I want to stand on a market square in a small town, and I want to look up into the summer sky, shade my eyes from the sun and watch the breakneck manoeuvres of the swifts as they race around the church tower. I want the smell of wood and resin on a forest ramble. I want the distinctive movement of a butterfly—that blithe aimlessness. I want the cool feeling you get on your sun-warmed skin, when a small cloud thrusts itself in front of the summer sun. I want the slimy feeling of waterweed tickling your calves when you’re swimming in a lake. And I think: I can have those things again.

Yes, I am afraid. But if there’s one thing I’ve learnt over the past weeks and months, it’s that fear is no reason for inaction. On the contrary.

I have to return to the real world. I’m going to be free.

Then I’ll deal with Lenzen.

30

JONAS

Superintendent Jonas Weber stood at his office window watching the last of the swifts as they played in the sky. It wouldn’t be long until they too left for the south.

He’d had to get a grip after receiving Sophie’s text. He had stepped on the accelerator, sped through town and arrived even before his colleagues in the patrol car, whom he’d alerted on his way. He’d run the last few metres to Sophie’s flat and leant on the bell, forcing himself to keep calm when no one opened up. He’d rung the neighbours’ bells until a furious old lady let him into the block—it’s okay, it’s the police—and he’d run up the stairs, pounded at the door and been on the point of forcing an entry, when it had swung open.

Jonas tried not to think of that terrible moment when he hadn’t been sure whether he’d got there in time.

Sophie had opened the door to him, white as a sheet, but calm. With relief, he had registered that she was unhurt. Then he’d seen the man lying dead or injured on the floor. He had felt for his pulse and established that he was still alive, then called an ambulance. His colleagues had arrived, the ambulance had come, and everyone had set to work. It had turned out all right, after all.

Jonas moved away from the window and sat down at his desk. He wondered what Sophie was doing now. For days, he had been resisting the temptation to give her a call. She would get over the shock, he was sure of that; she’d soon be her old self again. People like Sophie always landed on their feet. But he was struggling with himself; he felt like hearing her voice. He took his phone, entered her number, hesitated—and gave a start when Antonia Bug stormed into his office.

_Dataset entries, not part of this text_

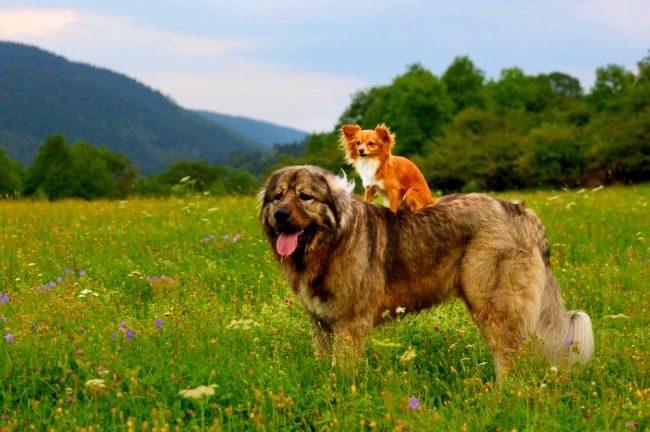 Бойцовские собаки могут прекрасно ладить со своими меньшими братьями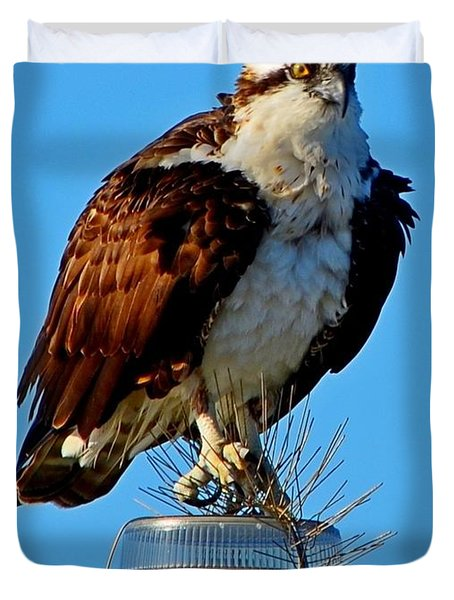 Duvet Cover featuring the photograph Osprey Close-up On Water Navigation Aid by Jeff at JSJ Photography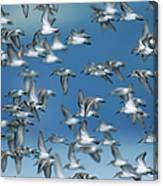 Western Sandpipers Calidris Mauri Canvas Print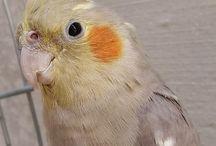 Calopsitas/ Pássaros
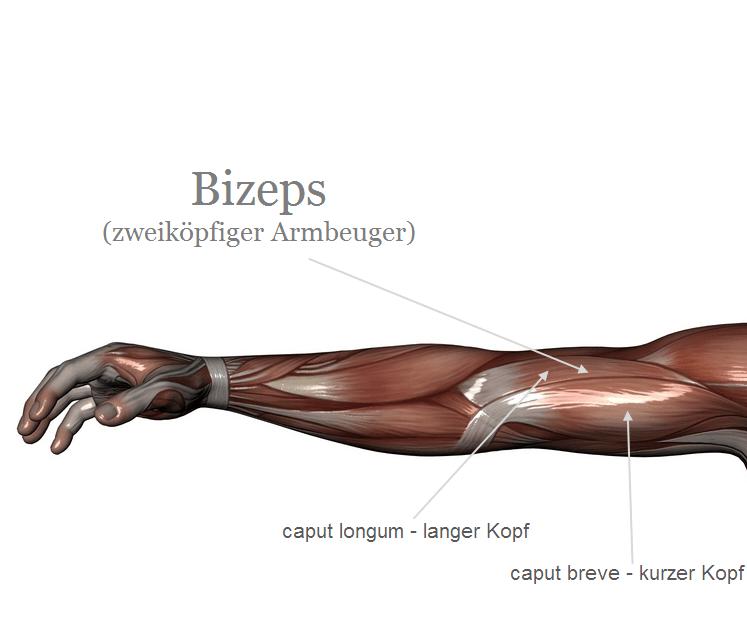 Der Bizeps - Zweiköpfiger Oberarmbeuger - Musculus Biceps Brachii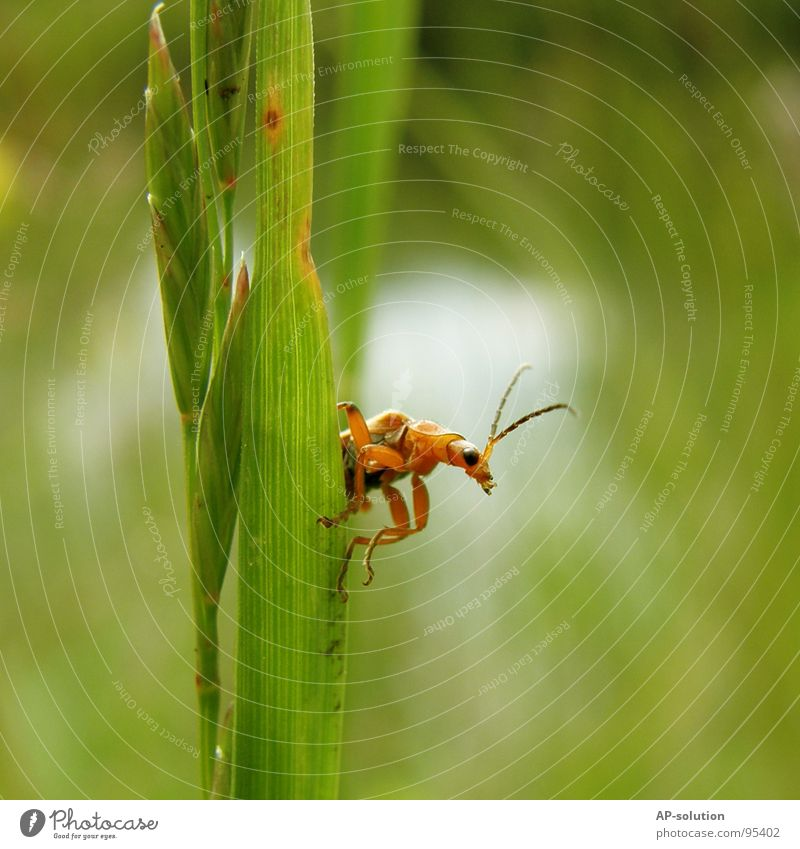 Nature Green Animal Black Small Orange To hold on Climbing Insect Blade of grass Beetle Shorts Mountaineering Crawl Feeler Diligent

‘Dead man in a wood,’ she said. ‘Are you coming?’

Jonas nodded. ‘Be right with you.’

‘What’s the matter?’ Bug asked. ‘You’ve got a face like a wet week.’

Jonas didn’t answer.

‘Are you still thinking about our young friend?’ she asked.

It annoyed Jonas that Bug should speak so matter-of-factly about the murderer. After all, the man had gone on to kill another woman after Britta Peters. But they all talked like that.

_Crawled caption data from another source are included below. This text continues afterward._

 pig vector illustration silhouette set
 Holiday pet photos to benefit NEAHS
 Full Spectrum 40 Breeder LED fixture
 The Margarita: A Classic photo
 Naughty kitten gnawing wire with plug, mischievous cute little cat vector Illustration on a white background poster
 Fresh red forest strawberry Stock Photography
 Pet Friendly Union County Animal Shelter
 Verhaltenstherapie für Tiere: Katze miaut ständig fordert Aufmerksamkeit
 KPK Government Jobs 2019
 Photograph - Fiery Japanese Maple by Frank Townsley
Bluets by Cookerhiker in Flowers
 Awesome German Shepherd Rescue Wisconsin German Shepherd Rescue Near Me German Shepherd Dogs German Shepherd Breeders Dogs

‘We should have got him,’ Jonas replied. ‘He shouldn’t have been given the opportunity to strike a second time. When Zimmer found out that Britta Peters had complained about her landlord letting himself into her flat, we should have pursued it.’

‘We did pursue it.’

‘But we shouldn’t have just accepted the old man’s denial. If we’d been more persistent, we might have realised that it wasn’t him who’d let himself into the flat; it was his son.’

‘You’re right,’ said Bug. ‘Maybe things would have turned out differently. But what use is it now?’

She shrugged. She had dismissed the entire case astonishingly quickly.

Jonas, however, was still coming to terms with the murderer’s coldness. He hadn’t borne any kind of grudge against Britta Peters; he hadn’t really known her at all. He’d simply seen her one day on a visit to his father, and she’d happened to be his type; she’d triggered something in him. So pure, so innocent. He had killed her ‘because he wanted her and because he could’. There had been no other motive. He had thought the white roses in the victims’ flats ‘a nice touch’, something ‘original’—‘like in the movies’.

Jonas Weber was going to be plagued by thoughts of this man, whose trial was soon to begin, for a long time to come.

‘Are you coming?’ Antonia repeated.

Jonas nodded again and put his mobile away. It was for the best. Sophie had got what she wanted; her sister’s murder had been solved. That was what it had been about—that and nothing else.